O Gato, uma pintura!


Pintei o gato. Não um gato qualquer. Mas um gato preguiçoso que gosta de dormir e de afiar as unhas no tapete novo da sala. Um gato que tem um nome - Ramon -  e um apelido - Ronron - para os íntimos. Ou, ainda, Romeu, como teima em chamá-lo, o veterinário que o atende.

Ele se basta. Cuida da própria higiene, sai para passear quando se cansa da rotina da casa ou deseja simplesmente apreciar a paisagem. Quando quer agradar, chega de mansinho, ronronando, e se aconchega perto de nós, pedindo um carinho ou atenção.Quando quer dormir, escolhe o melhor lugar, o mais confortável e ventilado e ali deixa-se ficar nas mais enroscadas posições.


Já dizia Aristóteles que o homem é o único animal político. Não concordo. O gato da minha família também o é, no bom sentido da palavra, é claro. Não gosta de confusão. Quando as coisas saem da rotina, ele sai de mansinho, dá uma volta, desaparece por alguns momentos e esconde-se em algum lugar (preferencialmente dentro do guarda-roupas). Depois de algum tempo,  volta, diplomaticamente, querendo chamar a atenção, enroscando-se em nossas pernas.

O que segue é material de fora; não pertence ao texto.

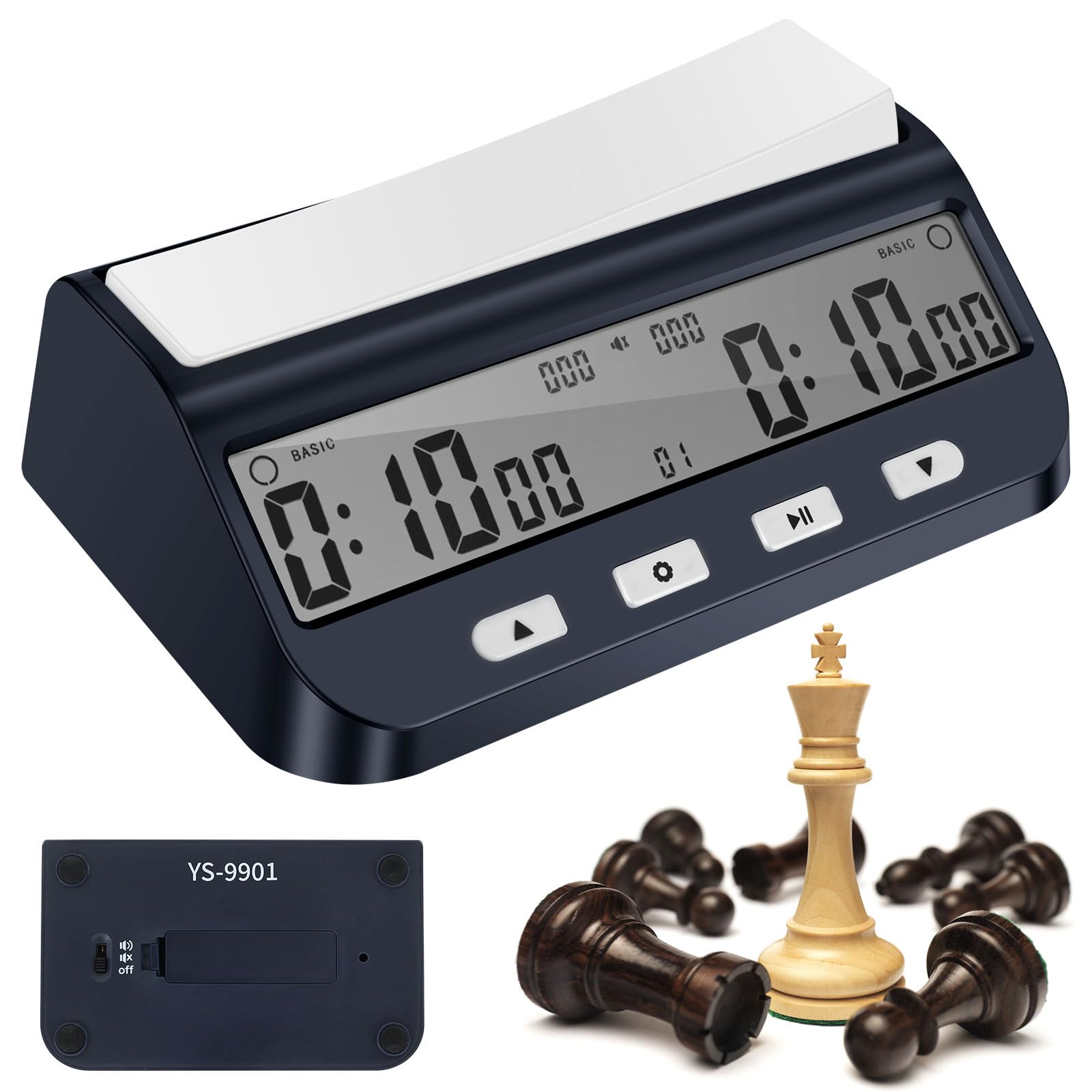 Chess Clock Timer, Digital Chess Clocks, Upgraded Digital Clock Timers, Professional 5 in 1 Multipurpose Portable Competition Timers for Board Games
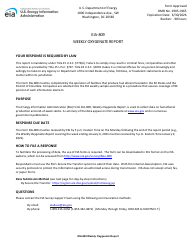 Document preview: Instructions for Form EIA-809 Weekly Oxygenate Report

No decorrer dos séculos, o homem já adorou os animais como se fossem deuses ou os maltratou como se não sentissem dor, medo ou raiva. Porém, como sentia a necessidade de uma companhia sincera, aprendeu a domesticá-los. Hoje em dia, muitos animais domésticos tem as regalias que muitos seres humanos não tem. Em outros casos, ainda são maltratados ou abandonados à própria sorte. Mas isso é assunto para uma outra crônica.